WHAT IS EXPECTED: Reproduce verbatim the lines of the records from the line containing "Looking at these" through the line containing "11.2 meters", including both of those lines.

(Raw records)
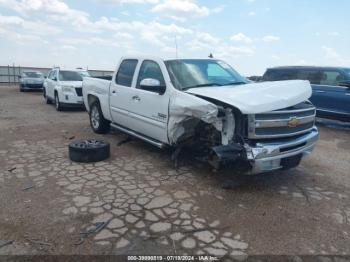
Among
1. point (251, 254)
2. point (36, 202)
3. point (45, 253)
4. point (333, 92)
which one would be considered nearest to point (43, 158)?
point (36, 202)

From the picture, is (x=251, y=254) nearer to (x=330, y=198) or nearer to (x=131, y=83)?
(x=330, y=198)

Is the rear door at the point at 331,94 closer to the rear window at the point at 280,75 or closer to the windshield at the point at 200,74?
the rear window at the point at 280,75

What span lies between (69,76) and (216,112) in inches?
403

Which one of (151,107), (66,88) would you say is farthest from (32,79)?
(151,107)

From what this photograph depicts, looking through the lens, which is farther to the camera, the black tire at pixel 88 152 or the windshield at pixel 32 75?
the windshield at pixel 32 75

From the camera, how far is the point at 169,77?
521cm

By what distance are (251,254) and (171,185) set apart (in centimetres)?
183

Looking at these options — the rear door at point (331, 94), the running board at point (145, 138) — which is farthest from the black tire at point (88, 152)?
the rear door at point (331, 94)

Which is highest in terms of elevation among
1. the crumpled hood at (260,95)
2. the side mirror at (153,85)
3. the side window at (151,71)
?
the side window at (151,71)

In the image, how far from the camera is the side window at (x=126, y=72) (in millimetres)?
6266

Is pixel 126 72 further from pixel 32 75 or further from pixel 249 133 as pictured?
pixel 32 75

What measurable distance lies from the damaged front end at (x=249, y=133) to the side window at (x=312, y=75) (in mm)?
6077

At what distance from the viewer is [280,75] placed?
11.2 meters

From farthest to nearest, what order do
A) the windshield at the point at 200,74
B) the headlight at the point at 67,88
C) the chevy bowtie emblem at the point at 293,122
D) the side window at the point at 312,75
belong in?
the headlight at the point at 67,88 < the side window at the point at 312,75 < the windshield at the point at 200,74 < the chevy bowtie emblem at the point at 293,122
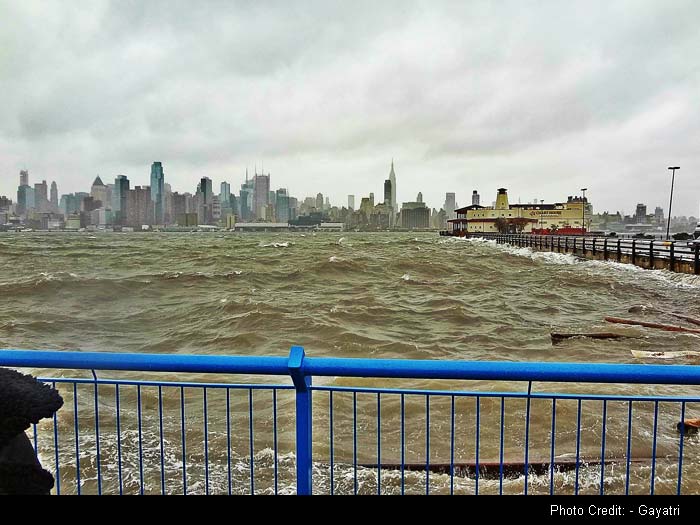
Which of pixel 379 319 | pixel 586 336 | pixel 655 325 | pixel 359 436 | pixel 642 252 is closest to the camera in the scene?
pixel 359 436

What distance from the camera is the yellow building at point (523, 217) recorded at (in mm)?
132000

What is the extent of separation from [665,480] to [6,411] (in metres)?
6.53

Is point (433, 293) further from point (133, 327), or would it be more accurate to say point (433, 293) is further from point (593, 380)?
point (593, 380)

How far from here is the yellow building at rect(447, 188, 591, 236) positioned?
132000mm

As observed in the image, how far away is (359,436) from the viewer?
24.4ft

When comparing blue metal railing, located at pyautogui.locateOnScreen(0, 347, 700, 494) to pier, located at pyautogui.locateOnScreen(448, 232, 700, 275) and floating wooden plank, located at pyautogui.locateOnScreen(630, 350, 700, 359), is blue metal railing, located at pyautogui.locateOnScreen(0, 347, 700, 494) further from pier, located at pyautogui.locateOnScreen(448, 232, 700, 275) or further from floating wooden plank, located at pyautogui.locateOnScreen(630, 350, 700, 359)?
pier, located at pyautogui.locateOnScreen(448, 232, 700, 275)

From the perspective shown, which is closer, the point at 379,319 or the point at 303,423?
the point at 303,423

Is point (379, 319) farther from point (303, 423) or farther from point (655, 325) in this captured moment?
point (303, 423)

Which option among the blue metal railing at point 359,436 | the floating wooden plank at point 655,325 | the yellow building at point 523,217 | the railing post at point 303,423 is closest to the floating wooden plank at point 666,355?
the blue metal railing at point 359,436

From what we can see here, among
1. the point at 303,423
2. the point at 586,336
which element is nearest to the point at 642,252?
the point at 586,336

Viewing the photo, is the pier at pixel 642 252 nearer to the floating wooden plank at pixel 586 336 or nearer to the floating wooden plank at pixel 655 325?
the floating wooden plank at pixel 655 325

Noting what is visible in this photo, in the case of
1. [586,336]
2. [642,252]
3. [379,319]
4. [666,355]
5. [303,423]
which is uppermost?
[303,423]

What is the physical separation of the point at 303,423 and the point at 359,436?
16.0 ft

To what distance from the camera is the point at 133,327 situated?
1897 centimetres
--
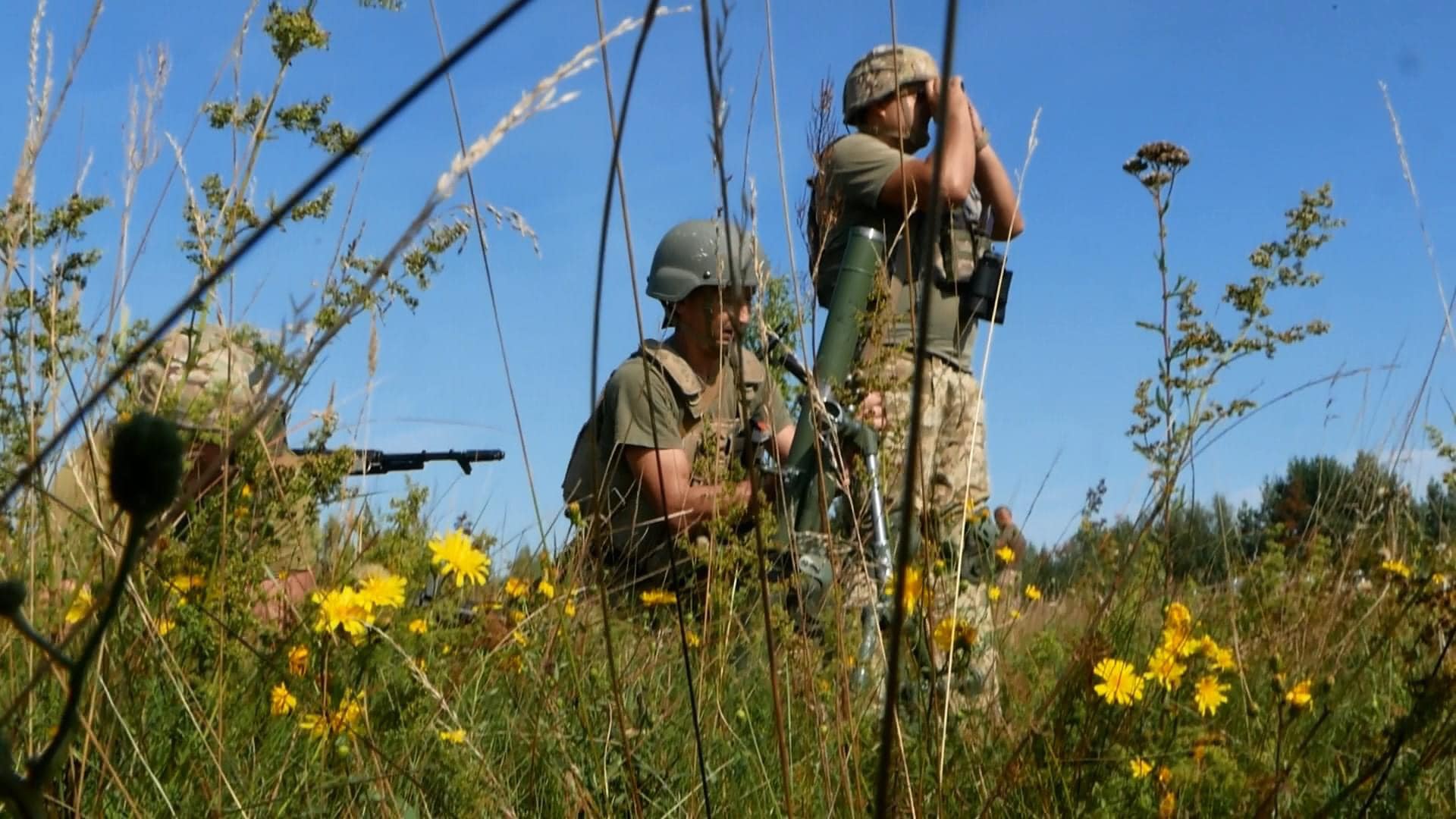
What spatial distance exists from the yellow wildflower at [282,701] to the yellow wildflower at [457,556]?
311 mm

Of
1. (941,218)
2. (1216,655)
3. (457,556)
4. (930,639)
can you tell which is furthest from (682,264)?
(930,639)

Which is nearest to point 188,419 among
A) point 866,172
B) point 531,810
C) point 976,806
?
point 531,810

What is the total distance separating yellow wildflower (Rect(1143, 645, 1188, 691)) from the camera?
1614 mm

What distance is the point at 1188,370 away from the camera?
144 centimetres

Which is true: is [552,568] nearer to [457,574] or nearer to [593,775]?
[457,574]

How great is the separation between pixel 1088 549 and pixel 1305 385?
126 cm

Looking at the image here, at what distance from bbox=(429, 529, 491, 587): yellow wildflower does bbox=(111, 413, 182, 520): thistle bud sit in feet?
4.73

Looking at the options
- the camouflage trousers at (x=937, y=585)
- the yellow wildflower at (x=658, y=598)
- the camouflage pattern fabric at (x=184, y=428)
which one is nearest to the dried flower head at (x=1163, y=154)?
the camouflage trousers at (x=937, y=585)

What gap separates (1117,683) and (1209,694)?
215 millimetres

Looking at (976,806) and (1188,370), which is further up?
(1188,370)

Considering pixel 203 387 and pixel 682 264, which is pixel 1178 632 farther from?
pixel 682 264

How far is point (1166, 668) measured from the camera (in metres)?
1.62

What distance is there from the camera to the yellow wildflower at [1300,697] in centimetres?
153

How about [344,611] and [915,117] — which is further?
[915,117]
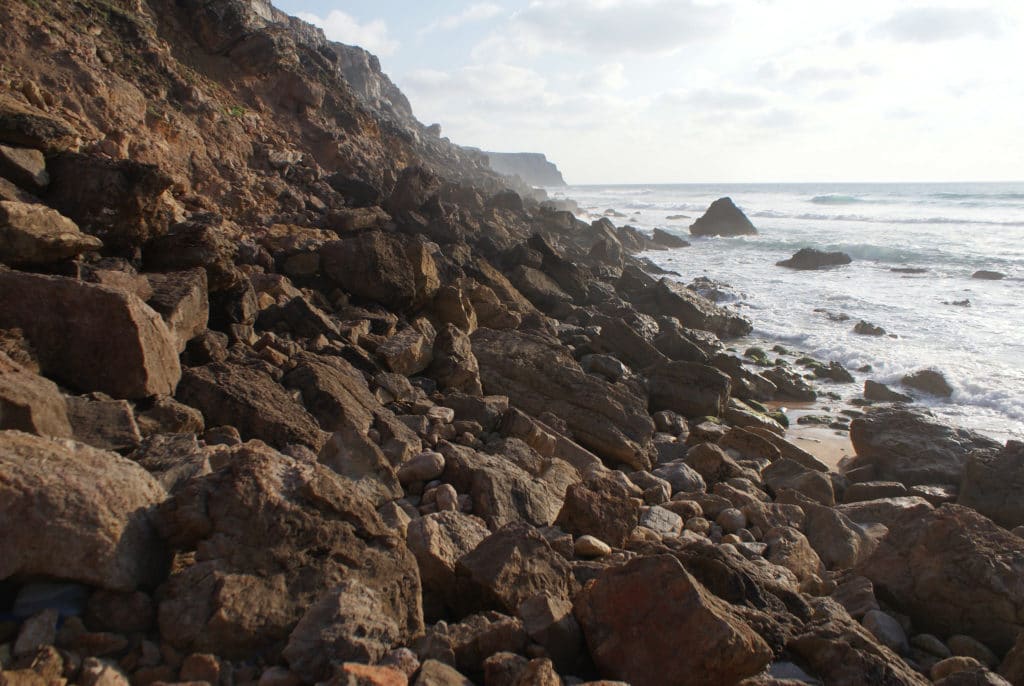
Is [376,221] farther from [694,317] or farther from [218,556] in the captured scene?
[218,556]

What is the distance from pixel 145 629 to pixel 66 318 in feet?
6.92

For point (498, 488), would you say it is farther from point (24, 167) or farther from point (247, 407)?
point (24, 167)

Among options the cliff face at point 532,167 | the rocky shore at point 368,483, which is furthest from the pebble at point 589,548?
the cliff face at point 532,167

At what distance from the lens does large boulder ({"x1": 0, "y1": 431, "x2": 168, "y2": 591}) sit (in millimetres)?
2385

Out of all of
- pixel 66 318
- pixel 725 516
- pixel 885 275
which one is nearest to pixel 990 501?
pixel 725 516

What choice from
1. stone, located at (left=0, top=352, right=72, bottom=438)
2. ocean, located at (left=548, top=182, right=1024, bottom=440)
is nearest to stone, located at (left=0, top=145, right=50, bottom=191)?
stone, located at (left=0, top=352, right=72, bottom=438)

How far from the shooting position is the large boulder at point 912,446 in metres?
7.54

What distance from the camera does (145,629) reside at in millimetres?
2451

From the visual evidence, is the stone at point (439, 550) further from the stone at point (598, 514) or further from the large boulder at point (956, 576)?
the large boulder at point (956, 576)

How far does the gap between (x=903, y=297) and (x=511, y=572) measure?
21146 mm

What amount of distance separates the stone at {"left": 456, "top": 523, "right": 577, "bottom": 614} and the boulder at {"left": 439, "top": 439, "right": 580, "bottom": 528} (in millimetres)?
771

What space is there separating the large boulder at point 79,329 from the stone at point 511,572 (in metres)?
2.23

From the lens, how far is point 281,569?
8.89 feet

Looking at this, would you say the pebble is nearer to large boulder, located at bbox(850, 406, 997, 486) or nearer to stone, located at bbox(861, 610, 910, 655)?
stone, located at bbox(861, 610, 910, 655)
...
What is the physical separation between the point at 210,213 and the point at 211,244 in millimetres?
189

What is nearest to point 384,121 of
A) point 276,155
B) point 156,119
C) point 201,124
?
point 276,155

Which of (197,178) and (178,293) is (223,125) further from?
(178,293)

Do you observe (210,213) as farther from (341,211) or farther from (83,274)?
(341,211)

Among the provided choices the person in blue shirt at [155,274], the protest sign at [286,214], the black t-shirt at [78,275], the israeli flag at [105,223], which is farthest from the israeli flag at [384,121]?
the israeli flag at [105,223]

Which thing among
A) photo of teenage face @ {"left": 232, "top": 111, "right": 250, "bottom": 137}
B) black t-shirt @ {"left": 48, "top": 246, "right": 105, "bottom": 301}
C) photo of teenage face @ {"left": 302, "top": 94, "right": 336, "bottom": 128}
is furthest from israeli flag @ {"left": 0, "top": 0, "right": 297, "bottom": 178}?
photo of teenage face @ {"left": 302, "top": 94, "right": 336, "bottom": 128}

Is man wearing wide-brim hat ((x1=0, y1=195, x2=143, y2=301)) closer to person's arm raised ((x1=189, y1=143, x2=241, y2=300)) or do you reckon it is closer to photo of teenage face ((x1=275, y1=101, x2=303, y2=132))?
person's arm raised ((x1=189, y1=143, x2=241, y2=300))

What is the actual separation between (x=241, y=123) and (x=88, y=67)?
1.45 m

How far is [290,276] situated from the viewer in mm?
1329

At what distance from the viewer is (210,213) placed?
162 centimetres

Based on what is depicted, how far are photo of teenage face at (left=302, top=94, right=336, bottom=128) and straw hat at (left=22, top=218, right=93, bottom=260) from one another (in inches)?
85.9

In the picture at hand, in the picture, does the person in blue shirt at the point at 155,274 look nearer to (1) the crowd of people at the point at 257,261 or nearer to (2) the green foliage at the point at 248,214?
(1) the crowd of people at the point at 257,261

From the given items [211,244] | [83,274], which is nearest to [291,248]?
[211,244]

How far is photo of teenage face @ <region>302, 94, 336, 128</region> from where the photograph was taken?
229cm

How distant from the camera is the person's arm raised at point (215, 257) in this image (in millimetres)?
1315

REPLY TO THE EXERCISE:
Looking at these options — the rear door at point (331, 94), the running board at point (145, 138) — which is farthest from the black tire at point (88, 152)?
the rear door at point (331, 94)

Which is highest in terms of elevation among
1. the crumpled hood at (260,95)
2. the side mirror at (153,85)
3. the side window at (151,71)
?
the side window at (151,71)

In the image, how far from the camera is the side window at (x=126, y=72) (in millimetres)?
6266

Is pixel 126 72 further from pixel 32 75 or further from pixel 249 133 as pictured?
pixel 32 75

What measurable distance lies from the damaged front end at (x=249, y=133) to the side window at (x=312, y=75) (in mm)?
6077

At what distance from the viewer is [280,75] placed?
11.2 meters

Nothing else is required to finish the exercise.